‘Singing’ in the Rain’ @ Birmingham Hippodrome

 

Having been indoctrinated on 50s films by my mother (and beginning to realise she was right about them being brilliant), I booked a birthday trip to the tour of ‘Singin’ in the Rain’ at the Birmingham Hippodrome. Having heard about the gallons of rain used in every performance, I was definitely intrigued as to the style of this performance.
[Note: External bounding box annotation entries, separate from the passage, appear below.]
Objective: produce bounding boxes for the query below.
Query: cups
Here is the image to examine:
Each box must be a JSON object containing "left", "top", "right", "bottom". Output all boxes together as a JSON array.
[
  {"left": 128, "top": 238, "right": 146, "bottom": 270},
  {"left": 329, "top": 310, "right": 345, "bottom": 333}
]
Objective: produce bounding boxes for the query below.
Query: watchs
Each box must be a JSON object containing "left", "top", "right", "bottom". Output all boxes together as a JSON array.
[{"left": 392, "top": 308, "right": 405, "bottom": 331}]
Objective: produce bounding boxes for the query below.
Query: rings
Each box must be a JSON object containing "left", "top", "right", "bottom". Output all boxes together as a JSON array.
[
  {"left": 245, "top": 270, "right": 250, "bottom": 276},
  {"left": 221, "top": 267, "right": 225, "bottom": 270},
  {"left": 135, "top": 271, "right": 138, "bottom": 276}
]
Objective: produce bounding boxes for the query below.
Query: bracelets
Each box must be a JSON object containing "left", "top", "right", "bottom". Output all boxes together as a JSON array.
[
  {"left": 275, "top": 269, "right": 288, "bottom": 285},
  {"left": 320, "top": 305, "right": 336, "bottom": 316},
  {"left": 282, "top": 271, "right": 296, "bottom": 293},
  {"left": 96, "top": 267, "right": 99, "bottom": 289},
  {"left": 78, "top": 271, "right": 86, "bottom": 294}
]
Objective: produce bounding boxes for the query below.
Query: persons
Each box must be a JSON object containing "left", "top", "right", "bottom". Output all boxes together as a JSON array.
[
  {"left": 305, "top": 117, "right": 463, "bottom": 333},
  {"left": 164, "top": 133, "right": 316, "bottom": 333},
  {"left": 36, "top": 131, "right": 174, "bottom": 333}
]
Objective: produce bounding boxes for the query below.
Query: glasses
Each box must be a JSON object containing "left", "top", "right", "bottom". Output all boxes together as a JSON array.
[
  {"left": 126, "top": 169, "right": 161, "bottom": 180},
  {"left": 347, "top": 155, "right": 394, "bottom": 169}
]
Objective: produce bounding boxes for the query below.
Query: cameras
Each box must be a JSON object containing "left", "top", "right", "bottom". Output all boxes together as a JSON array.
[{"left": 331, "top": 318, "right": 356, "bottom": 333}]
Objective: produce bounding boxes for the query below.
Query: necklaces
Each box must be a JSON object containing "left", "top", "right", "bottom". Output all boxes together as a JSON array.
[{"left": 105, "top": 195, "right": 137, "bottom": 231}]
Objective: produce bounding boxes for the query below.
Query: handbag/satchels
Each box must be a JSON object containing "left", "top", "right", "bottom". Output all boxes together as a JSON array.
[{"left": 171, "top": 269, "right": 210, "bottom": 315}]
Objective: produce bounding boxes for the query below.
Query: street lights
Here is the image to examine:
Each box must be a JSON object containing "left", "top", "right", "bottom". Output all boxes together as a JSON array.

As expected, it stays true to the film; I’m not sure it would ever work having an individual or modern take on such a classic film. Don Lockwood was classically gorgeous, Cosmo was the perfect comic best friend, and Lina Lamont was just spectacular. The only character I perhaps had some doubts over was Kathy Seldon initially, but I warmed to her throughout. I think it’s probably my own fault; I expected Debbie Reynolds in her calm sophistication, and considering Kathy is the antidote to Lina, the original scenes with her in the musical were a bit too high pitched and frantic to really capture that. However, this did evolve throughout to present a Kathy we fell in love with, just as Don does, through her humility and grace in the face of the dog-whistle-resembling tones of Lina Lamont.

And it doesn’t seem right not to shine a light on Lina and Cosmo – by far they were my favourite actors in the troupe. Lina and her hilarious attempts to say ‘can’t’ was spot on in creating this caricature of a Hollywood starlet who is betrayed by advancing technology. Likewise, Cosmo was a star in his own right, not at all reliant on Don in providing comedy gold – the only one able to get away with openly mocking Lina, and the one able to make light relief of what could be overly-serious moments. His rendition of ‘Make ‘Em Laugh’ was so well staged, everything knitted together to perfection in order to appear ridiculous and well-crafted simultaneously.

The rain sequence was also spectacular (although I wouldn’t have wanted to be in the front row!). As with every number, the choreography was superb – I’ve never enjoyed tap-dancing so much! Sometimes there were elements of the modern thrown in which, from my points of view, I wasn’t as keen on when I was looking for the 1920s glamour. Overall, though, it was evident that every movement on that stage had been considered and purposefully crafted to an element of near perfection.

The magic and splendour of the original ‘Singin’ in the Rain’ was definitely recaptured on stage at the Hippodrome to spectacular effect – if you have the chance, say good evening (and good morning!) to the musical as it sings through rain and shine!